Texto publicado com o título "Herança maldita" na Folha de São Paulo, hoje, avalia que o crescimento da estratégia "black bloc" (fala-se em em estratégia justamente distinguindo-a de movimentos sociais) representa o lado negativo dos protestos brasileiros. Essa discussão está em curso e, a meu ver, não há precisão e muito menos isenção jornalística, até agora, capaz de qualificar melhor as informações publicadas até aqui. Em si mesma, essa estratégia contém um problema: qualquer sujeito sob máscara, atuando num protesto pode encontrar "guarida" no rótulo em questão, mesmo que suas intenções não guardem qualquer relação com a suposta ideologia anti-globalização da estratégia "black bloc". Ainda assim, mesmo com essa caracterização que favorece o não entendimento, há erros perfeitamente possíveis de serem evitados por parte da imprensa. Refiro-me a erros como o do artigo da Folha, no qual a manifestação contra o oligopólio da imprensa em São Paulo no dia 11 de julho é associada ao "black bloc". Se houve algum tipo de adesão, por parte de "black blocs" a este protesto, é algo a se questionar e não afirmar inadvertidamente. O protesto que ocorreu na zonal sul de São Paulo e dirigiu-se à frente da TV Globo foi organizado e convocado por coletivos de ativistas pela democratização da mídia, os quais atuam publicamente, defendem esta pauta há anos, tem presença reconhecida nas redes sociais, ou seja, diferem-se dos emergentes "black blocs".
É necessário haver cuidado e seriedade para que não se passe a usar o rótulo "black bloc" para (des)qualificar toda e qualquer manifestação que não seja do agrado de certos grupos de interesses político-econômicos.
Na sequência, o texto da Folha.
Herança Maldita
por Alan Gripp
SÃO PAULO - O roteiro é manjado. O protesto, seja lá contra o que for, começa pacífico até que um grupo mascarado, como se atendesse a um comando único, toma a frente da marcha e começa a quebrar tudo o que surge pela frente.
"Chegaram os black blocs'", costuma-se ouvir entre os manifestantes, num tom que mistura medo e um certo glamour da violência.
O "black bloc", na verdade, não é um movimento, e sim uma estratégia de protesto anarquista.

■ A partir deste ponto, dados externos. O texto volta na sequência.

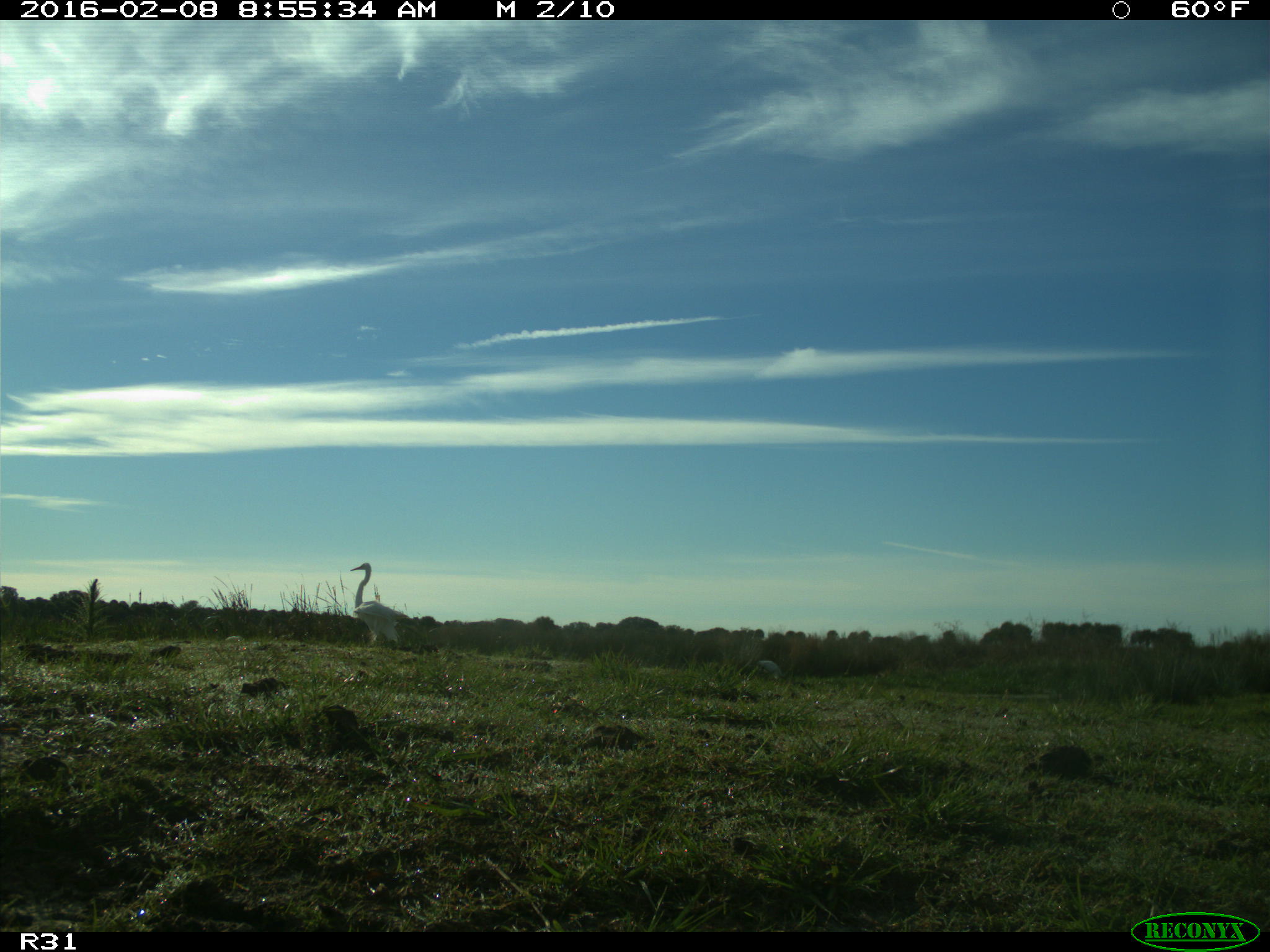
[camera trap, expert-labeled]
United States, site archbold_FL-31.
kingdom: Animalia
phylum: Chordata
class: Aves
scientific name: Aves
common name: birds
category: unidentified bird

Seus adeptos cobrem o rosto e se vestem de preto para dificultar a identificação e a fim de parecer uma massa única, criando uma aura revolucionária.
Esse método apareceu nos protestos antiglobalização no fim da década de 1990. Símbolos capitalistas são os alvos preferidos, mas a versão tupiniquim tem especial atração por semáforos, radares, cabines da PM e outros equipamentos públicos.
Por aqui, seus adeptos deram as caras nos primeiros atos pela redução da tarifa de ônibus, em São Paulo. De lá para cá, entretanto, muita coisa mudou. Os "black blocs", especialmente paulistas e cariocas, crescem em progressão geométrica, estão sempre preparados para a guerra e já organizam as suas pró- prias manifestações.
Anteontem, na avenida Rebouças, portavam martelos e marretas, usados para quebrar agências bancárias e carros de luxo de uma loja.
Há três semanas, num ato contra a TV Globo, usaram laptops e projetores para exibir mensagens gigantes nas fachadas de prédios.
Nesse mesmo dia, em "assembleia" assistida pela Folha, discutiram táticas para escapar da polícia, entre elas hospedar sites em servidores da Rússia ou de Taiwan, "impossíveis de derrubar".
As "vozes das ruas" produziram conquistas inegáveis. A principal delas foi dar à classe política a sensação de estar sendo constantemente vigiada. Nesse balanço, porém, pode-se dizer que os "black blocs" são a herança maldita dos protestos.